Герцог Шартрский скорбел чрезвычайно. Отец и сын нежно любили друг друга. Месье был добрейший в мире человек, он ничего не запрещал сыну и ни в чем ему не препятствовал. Смерть Месье затронула не только его сердце, но и интересы: отец, брат короля, придавал ему не только блеск, но и служил оградой, за которой он мог укрываться от короля, а теперь он оказался в полной зависимости от него. Его величие, положение, благосостояние его дома и его самого зависели теперь непосредственно от короля. Посещение двора, соблюдение благоприличий и установленных правил и, что для него было всего тягостней, совершенно иное отношение к своей супруге — вот что отныне определяло, чего ему ждать от короля. Герцогиня Шартрская, хотя Месье относился к ней хорошо, обрадовалась исчезновению преграды между нею и королем — преграды, позволявшей ее мужу обращаться с нею как заблагорассудится; обрадовалась избавлению от обязанности, вынуждавшей ее чаще, чем хотелось бы, отрываться от королевского двора и сопровождать Месье в Париж или Сен-Клу, где она чувствовала себя связанной, словно в чужой стране, среди людей, которых она видела только там и большинство из которых относились к ней неприязненно, и где она была отдана на произвол недоброжелательства и настроений Мадам, вовсе не скрывавшей своих чувств к ней.

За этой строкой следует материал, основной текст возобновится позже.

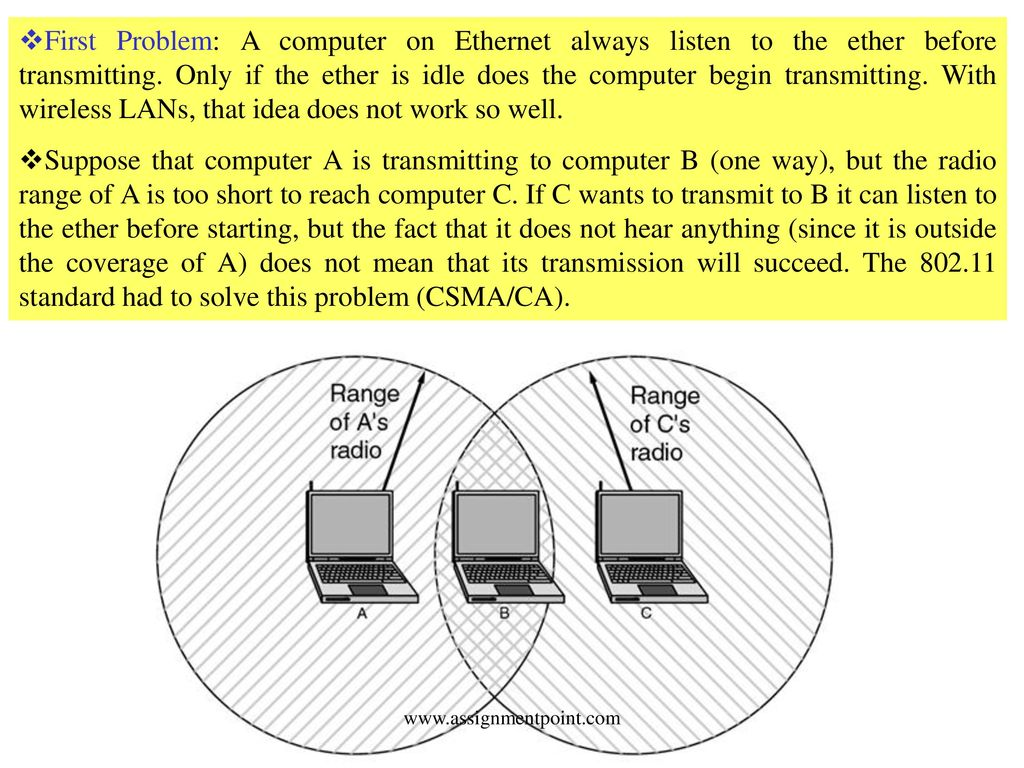 hight resolution of  listen to the ether before transmitting only if the ether is idle does the computer begin transmitting with wireless lans that idea does not work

Теперь она надеялась, что больше ей не придется покидать двор и что Мадам и герцог Шартрский отныне вынуждены будут выказывать ей почтение и внимание, каких она от них доселе не видела.
78
Мария-Беатриса-Элеонора (1658–1718), дочь герцога Моденского, супруга Якова II Стюарта.
79
В брачном контракте 1671 г. специально оговаривалось, что в случае вдовства Мадам переселится в замок Монтаржи — исконное владение герцогов Орлеанских. В соответствии с другим вариантом Мадам предлагалось уединиться в монастыре Мобюиссон, настоятельницей которого служила ее тетка Луиза Баварская и куда однажды в 1682 г. Мадам уже изъявляла желание удалиться.
80
Анну-Марию Орлеанскую (1669–1728), дочь Месье и Генриетты Английской, жену Виктора-Амедея Савойского. В 1699 г. Месье завещал герцогине Бургундской бриллиант, полученный им в подарок от кардинала Ришелье.